To the Editor: The characteristic triad of tuberous sclerosis (TUS) includes facial adenoma sebaceum, epilepsy, and mental retardation.1 However, the disease may have variable presentations, with neuropsychiatric symptoms, cardiac lesions, dermatological, and renal manifestations.2 Although TUS cases with psychosis, Capgras, and schizophrenia-like symptomatology3,4 have been reported, the knowledge about TUS connected with psychiatric disorders in literature is limited.
“Ms. BB” was a 28-year-old divorced, illiterate woman with two children. She was hospitalized because of aggressive behaviors, insomnia, noncompliance with treatment regimen, a delusion of being married to a famous person, and running away from home. At her mental examination, she was irritable. Paranoid, reference, erotomanic, persecutive, and somatic delusions were detected. She had a Capgras delusion that another man had replaced her grandfather. No hallucinations were detected. There was decreased attention and inefficient abstraction; man/location orientation were intact, but time was disoriented. Adenoma sebaceum lesions around her nose wings were present at her physical examination. Her mother and daughter also suffered from TUS.
Parenteral haloperidol 20 mg/daily, biperiden 10 mg/daily, and quetiapine 600 mg/daily orally were prescribed to the patient, who was diagnosed with psychotic disorder. In the EEG, bioelectrical breakdowns were seen in the right hemisphere frontotemporal area, although no report of epileptic seizure was detected. In the cranial CT, subependymal calcified lesions were observed at the level of the lateral ventricles. On MRI, subependymal isointense nodules in T2 FLAIR sequence were detected in the walls of bilateral lateral ventricles.
Multiple hyperintense nodules in T2 sequences were detected in bilateral parietal, occipital, temporal, and were particularly more frequent in frontal lobes, localized both in cortical and subcortical regions, whereas basal ganglia and cerebellum were not involved. In urinary system ultrasonic examination, hyperdense corticomedullary lesions in her left kidney were verified.

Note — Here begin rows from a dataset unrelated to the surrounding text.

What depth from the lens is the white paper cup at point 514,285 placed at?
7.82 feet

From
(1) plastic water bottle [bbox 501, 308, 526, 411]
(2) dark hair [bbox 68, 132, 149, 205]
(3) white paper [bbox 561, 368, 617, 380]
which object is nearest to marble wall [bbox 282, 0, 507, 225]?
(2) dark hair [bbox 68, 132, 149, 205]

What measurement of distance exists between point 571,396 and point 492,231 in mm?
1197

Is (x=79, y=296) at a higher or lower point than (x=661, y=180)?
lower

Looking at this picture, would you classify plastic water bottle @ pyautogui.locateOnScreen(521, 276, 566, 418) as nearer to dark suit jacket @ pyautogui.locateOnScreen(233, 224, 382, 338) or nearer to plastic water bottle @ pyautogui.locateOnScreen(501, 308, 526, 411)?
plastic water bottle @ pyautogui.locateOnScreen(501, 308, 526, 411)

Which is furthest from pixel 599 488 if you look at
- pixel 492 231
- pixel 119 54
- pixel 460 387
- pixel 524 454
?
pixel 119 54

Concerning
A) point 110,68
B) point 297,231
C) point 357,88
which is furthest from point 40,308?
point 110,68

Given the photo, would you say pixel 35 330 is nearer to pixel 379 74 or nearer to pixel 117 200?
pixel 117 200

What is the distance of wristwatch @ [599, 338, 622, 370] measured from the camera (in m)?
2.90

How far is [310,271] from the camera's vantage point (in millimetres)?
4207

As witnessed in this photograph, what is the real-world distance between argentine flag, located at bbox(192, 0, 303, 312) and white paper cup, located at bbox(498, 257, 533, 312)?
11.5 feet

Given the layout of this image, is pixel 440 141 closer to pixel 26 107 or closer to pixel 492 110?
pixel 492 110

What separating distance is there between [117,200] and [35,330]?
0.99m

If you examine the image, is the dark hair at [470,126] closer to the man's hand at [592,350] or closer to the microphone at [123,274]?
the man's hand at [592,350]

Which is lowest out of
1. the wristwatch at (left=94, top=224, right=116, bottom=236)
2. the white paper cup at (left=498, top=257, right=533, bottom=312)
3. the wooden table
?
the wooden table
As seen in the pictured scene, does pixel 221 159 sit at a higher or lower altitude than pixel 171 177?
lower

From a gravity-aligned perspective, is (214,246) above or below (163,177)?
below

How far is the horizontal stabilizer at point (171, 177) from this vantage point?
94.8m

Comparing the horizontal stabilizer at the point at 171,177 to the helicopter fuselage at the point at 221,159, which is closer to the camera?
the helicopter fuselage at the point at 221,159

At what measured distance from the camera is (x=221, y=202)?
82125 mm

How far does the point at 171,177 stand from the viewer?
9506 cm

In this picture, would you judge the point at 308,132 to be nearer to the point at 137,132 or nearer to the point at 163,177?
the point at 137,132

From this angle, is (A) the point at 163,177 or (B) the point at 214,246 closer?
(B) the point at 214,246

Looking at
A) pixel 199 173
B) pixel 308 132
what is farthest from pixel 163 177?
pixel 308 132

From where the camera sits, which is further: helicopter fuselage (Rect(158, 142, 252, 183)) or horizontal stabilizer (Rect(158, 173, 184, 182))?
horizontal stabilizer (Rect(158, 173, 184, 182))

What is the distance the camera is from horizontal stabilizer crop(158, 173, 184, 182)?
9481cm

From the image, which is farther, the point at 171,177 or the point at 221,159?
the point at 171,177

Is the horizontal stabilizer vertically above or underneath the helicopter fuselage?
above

The neuropathologic lesions of tuberous sclerosis complex consist of tubers and subependymal nodules most common in the frontal, temporal, and parietal cortices, in which their locations are relevant to the development of disorganized cortical lamination, with loss of gray- and white-matter differentiation suggestive of a developmental disruption of brain organization.5 Also, the cortical tubers and subependymal nodules only represent the most visible aspects of a more distributed neuropathological phenotype that was also suffered by the current patient.6 The literature lacks specific treatment recommendations for psychosis in tuberous sclerosis. Our patient had a mild response to high-dose haloperidol, without side effects. TUS is an uncommon condition, and its association with psychosis is even less frequently observed; the treatment and diagnosis of psychosis with TUS should be thoroughly considered.